Wir jagten durch die Straßen, und Walters Tempo ließ nicht nach. Am Ende einer abschüssigen Gasse kam eine scharfe Biegung, dann gelangten wir auf eine Hauptstraße, wo wir gerade noch einem Motorradfahrer ausweichen konnten. In diesem Rhythmus hatte ich Kreta noch nie besichtigt.
»Hier entlang«, brüllte Walter, als ein Polizeiwagen mit heulender Sirene auf uns zuhielt.
Im Schutz eines Eingangstors versuchte ich, zu Atem zu kommen.
»Der Hafen, wo ist der Hafen?«, schrie Walter.
»Dahinten«, antwortete ich und deutete auf eine kleine Straße zu unserer Rechten.

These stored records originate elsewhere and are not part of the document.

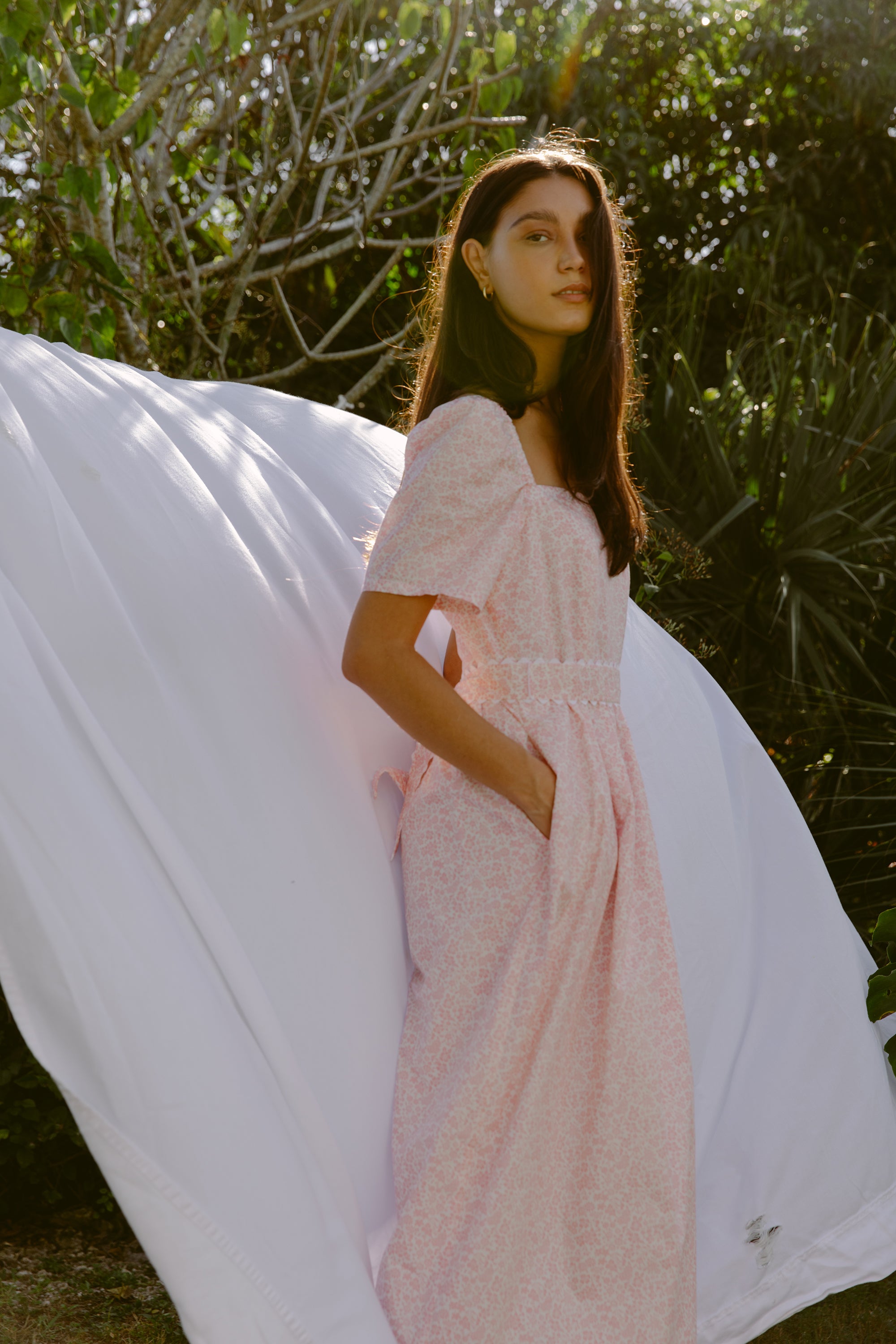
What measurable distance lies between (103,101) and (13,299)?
0.49 meters

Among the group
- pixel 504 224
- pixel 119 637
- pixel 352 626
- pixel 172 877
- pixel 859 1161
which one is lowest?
pixel 859 1161

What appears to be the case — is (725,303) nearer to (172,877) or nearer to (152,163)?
(152,163)

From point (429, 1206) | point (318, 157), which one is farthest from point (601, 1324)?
point (318, 157)

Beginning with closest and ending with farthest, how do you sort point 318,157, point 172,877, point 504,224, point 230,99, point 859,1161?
point 172,877 → point 504,224 → point 859,1161 → point 230,99 → point 318,157

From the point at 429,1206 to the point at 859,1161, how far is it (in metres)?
0.84

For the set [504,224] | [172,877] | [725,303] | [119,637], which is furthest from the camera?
[725,303]

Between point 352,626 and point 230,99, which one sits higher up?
point 230,99

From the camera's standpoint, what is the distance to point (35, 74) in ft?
8.30

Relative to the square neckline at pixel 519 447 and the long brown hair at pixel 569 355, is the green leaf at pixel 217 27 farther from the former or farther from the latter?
the square neckline at pixel 519 447

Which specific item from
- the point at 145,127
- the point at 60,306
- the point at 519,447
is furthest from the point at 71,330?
the point at 519,447

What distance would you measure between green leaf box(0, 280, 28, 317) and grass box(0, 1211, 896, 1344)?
1896 mm

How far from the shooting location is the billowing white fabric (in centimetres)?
124

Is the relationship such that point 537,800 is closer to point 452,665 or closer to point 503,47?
point 452,665

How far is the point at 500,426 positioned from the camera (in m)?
1.53
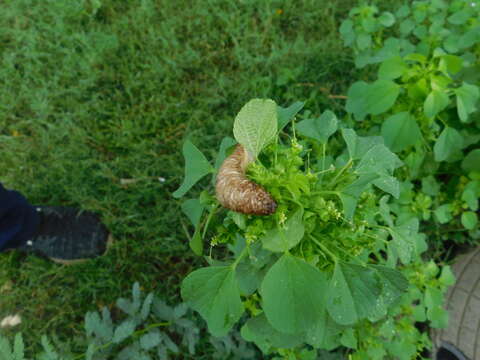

Walter packte mich am Arm, und schon ging die Flucht, deren Sinn ich noch immer nicht ganz verstand, weiter. Als die Mole in Sicht kam, verlangsamte Walter das Tempo. Die beiden Polizisten auf dem Bürgersteig schienen uns keine Beachtung zu schenken. Am Kai lag die Fähre, die bald nach Athen auslaufen würde, die Autos fuhren schon über die Rampe, und die Fußgänger warteten hinter der Sperre, bis sie an der Reihe waren.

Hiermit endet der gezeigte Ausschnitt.